_GOAL OF THE EXERCISE_: Rewrite the data below as a numbered list, omitting all blank lines.
--- Begin INPUT ---
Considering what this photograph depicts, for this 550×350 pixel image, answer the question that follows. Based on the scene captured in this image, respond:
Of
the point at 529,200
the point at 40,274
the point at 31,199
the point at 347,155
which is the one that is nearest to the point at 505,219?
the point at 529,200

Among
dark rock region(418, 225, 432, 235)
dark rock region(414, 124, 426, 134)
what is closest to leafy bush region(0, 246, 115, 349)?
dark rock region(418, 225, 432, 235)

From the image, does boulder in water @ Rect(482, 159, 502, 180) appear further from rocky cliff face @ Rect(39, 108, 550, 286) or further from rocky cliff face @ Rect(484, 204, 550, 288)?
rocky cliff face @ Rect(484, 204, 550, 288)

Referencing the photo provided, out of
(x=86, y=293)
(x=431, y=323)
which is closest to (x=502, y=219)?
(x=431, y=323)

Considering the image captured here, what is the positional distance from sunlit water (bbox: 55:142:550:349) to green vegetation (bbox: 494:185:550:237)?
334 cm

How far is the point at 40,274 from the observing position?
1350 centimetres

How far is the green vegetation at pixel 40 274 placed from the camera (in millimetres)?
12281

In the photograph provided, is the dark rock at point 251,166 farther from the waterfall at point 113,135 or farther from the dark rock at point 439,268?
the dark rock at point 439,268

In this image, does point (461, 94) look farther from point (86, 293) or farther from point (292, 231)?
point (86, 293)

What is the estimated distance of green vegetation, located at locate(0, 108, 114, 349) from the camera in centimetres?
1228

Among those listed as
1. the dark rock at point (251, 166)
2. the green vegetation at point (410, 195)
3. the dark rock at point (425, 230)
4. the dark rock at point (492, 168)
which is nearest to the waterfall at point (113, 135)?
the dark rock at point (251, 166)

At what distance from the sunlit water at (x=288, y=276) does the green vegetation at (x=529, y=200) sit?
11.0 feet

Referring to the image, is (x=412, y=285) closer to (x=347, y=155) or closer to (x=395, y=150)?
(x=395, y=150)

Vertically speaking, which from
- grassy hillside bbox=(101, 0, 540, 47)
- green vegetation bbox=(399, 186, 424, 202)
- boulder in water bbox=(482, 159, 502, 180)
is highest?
--- End INPUT ---
_CORRECT RESULT_:
1. Considering what this photograph depicts, for this 550×350 pixel image, answer the question that follows. Based on the scene captured in this image, respond:
2. Of
3. the point at 529,200
4. the point at 40,274
5. the point at 31,199
6. the point at 347,155
7. which is the one that is nearest to the point at 505,219?
8. the point at 529,200
9. Among
10. dark rock region(418, 225, 432, 235)
11. dark rock region(414, 124, 426, 134)
12. what is closest to leafy bush region(0, 246, 115, 349)?
13. dark rock region(418, 225, 432, 235)
14. From the image, does boulder in water @ Rect(482, 159, 502, 180) appear further from rocky cliff face @ Rect(39, 108, 550, 286) or further from rocky cliff face @ Rect(484, 204, 550, 288)?
15. rocky cliff face @ Rect(484, 204, 550, 288)
16. Referencing the photo provided, out of
17. (x=86, y=293)
18. (x=431, y=323)
19. which is closest to (x=502, y=219)?
20. (x=431, y=323)
21. Considering the image captured here, what is the positional distance from sunlit water (bbox: 55:142:550:349) to green vegetation (bbox: 494:185:550:237)?
22. 334 cm
23. How far is the point at 40,274 from the observing position?
24. 1350 centimetres
25. How far is the green vegetation at pixel 40 274 placed from the camera (in millimetres)?
26. 12281
27. In the photograph provided, is the dark rock at point 251,166 farther from the waterfall at point 113,135 or farther from the dark rock at point 439,268?
28. the dark rock at point 439,268
29. In this image, does point (461, 94) look farther from point (86, 293) or farther from point (292, 231)?
30. point (86, 293)
31. What is the estimated distance of green vegetation, located at locate(0, 108, 114, 349) from the camera in centimetres?
32. 1228
33. Among those listed as
34. 1. the dark rock at point (251, 166)
35. 2. the green vegetation at point (410, 195)
36. 3. the dark rock at point (425, 230)
37. 4. the dark rock at point (492, 168)
38. which is nearest to the waterfall at point (113, 135)?
39. the dark rock at point (251, 166)
40. At what distance from the sunlit water at (x=288, y=276) does the green vegetation at (x=529, y=200) sit?
41. 11.0 feet
42. Referring to the image, is (x=412, y=285) closer to (x=347, y=155) or closer to (x=395, y=150)?
43. (x=395, y=150)
44. Vertically speaking, which from
45. - grassy hillside bbox=(101, 0, 540, 47)
46. - green vegetation bbox=(399, 186, 424, 202)
47. - boulder in water bbox=(482, 159, 502, 180)
48. is highest?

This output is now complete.